Given problem: Reproduce the listing below word for word, keeping every line, number, and bracket unchanged.

Data shown:
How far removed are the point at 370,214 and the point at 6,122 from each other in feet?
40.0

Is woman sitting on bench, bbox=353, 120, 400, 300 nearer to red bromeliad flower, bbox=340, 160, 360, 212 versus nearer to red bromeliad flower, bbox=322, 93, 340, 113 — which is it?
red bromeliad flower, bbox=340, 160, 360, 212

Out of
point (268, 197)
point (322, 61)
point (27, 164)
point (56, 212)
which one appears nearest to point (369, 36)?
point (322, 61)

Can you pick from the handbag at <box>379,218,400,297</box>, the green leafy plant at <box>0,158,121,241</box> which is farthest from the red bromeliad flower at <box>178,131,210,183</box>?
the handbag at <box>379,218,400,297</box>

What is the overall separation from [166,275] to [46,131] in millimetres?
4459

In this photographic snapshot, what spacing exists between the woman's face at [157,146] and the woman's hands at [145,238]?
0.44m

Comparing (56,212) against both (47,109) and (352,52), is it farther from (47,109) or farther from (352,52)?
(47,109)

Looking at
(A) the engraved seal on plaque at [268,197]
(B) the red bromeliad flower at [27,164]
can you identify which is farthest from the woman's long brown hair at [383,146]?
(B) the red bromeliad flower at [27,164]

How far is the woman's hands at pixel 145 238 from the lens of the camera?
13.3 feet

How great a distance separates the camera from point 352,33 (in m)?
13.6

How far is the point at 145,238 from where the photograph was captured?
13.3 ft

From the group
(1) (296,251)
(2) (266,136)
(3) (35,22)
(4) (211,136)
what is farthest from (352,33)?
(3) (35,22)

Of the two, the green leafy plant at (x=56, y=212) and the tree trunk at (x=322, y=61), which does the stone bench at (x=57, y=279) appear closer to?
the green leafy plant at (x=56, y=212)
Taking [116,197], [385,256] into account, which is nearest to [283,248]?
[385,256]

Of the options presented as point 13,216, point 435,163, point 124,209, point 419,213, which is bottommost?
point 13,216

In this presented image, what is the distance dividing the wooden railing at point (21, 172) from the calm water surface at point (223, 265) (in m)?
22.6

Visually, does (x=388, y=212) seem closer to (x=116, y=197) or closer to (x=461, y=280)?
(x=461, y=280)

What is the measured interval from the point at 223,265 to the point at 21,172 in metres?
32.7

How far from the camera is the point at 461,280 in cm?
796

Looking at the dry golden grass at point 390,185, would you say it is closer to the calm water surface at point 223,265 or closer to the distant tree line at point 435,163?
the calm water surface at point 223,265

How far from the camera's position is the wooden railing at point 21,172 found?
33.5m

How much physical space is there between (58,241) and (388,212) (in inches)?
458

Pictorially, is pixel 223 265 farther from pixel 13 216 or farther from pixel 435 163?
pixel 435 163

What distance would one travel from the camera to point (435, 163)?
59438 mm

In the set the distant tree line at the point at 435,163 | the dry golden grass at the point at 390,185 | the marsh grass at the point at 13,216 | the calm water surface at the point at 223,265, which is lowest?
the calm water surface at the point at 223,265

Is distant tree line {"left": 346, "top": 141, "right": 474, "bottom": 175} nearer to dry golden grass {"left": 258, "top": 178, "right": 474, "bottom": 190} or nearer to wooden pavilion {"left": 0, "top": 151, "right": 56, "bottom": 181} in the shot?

Result of the exercise:
How far removed are the point at 370,214 and the point at 6,122 from each other in feet?
40.0

Is woman sitting on bench, bbox=353, 120, 400, 300 nearer to red bromeliad flower, bbox=340, 160, 360, 212 versus nearer to red bromeliad flower, bbox=322, 93, 340, 113 — which is it?
red bromeliad flower, bbox=340, 160, 360, 212

Out of
point (268, 197)
point (322, 61)
point (27, 164)
point (56, 212)
which one appears nearest to point (369, 36)?
point (322, 61)

Can you pick from the handbag at <box>379,218,400,297</box>, the green leafy plant at <box>0,158,121,241</box> which is farthest from the red bromeliad flower at <box>178,131,210,183</box>?
the handbag at <box>379,218,400,297</box>

What is the overall separation from [166,275] to [46,131] in millimetres?
4459

In this photographic snapshot, what spacing exists between the woman's face at [157,146] and the woman's hands at [145,238]?
0.44m

Comparing (56,212) against both (47,109) and (352,52), is it farther from (47,109) or farther from (352,52)?
(47,109)

Looking at
(A) the engraved seal on plaque at [268,197]
(B) the red bromeliad flower at [27,164]
can you identify which is farthest from the woman's long brown hair at [383,146]?
(B) the red bromeliad flower at [27,164]

How far is the woman's hands at pixel 145 238 from the lens of the camera?
13.3 feet

How great a distance separates the camera from point 352,33 (in m)?
13.6

How far is the point at 145,238 from where the photograph was captured?
13.3 ft

From the group
(1) (296,251)
(2) (266,136)
(3) (35,22)
(4) (211,136)
what is farthest from (352,33)?
(3) (35,22)

Of the two, the green leafy plant at (x=56, y=212) and the tree trunk at (x=322, y=61), which does the stone bench at (x=57, y=279) appear closer to?
the green leafy plant at (x=56, y=212)
Taking [116,197], [385,256] into account, which is nearest to [283,248]?
[385,256]

Of the options presented as point 13,216, point 435,163, point 124,209, point 419,213, which is bottommost?
point 13,216

In this presented image, what is the distance dividing the wooden railing at point (21, 172) from the calm water surface at point (223, 265) (in m)?
22.6

Visually, does (x=388, y=212) seem closer to (x=116, y=197) or closer to (x=461, y=280)?
(x=461, y=280)

What is the measured interval from the point at 223,265 to the point at 21,172 in metres?
32.7

How far from the camera is the point at 461,280 in cm?
796

Looking at the dry golden grass at point 390,185, would you say it is closer to the calm water surface at point 223,265 or closer to the distant tree line at point 435,163?
the calm water surface at point 223,265

How far from the camera's position is the wooden railing at point 21,172 found?
33.5m

How much physical space is there between (58,241) and (388,212) (in inches)?
458

Pictorially, is pixel 223 265 farther from pixel 13 216 or farther from pixel 435 163?
pixel 435 163

What distance would one travel from the camera to point (435, 163)?
59438 mm

In the set the distant tree line at the point at 435,163 | the dry golden grass at the point at 390,185 | the marsh grass at the point at 13,216 | the calm water surface at the point at 223,265, which is lowest?
the calm water surface at the point at 223,265

Is distant tree line {"left": 346, "top": 141, "right": 474, "bottom": 175} nearer to dry golden grass {"left": 258, "top": 178, "right": 474, "bottom": 190} or nearer to wooden pavilion {"left": 0, "top": 151, "right": 56, "bottom": 181} in the shot?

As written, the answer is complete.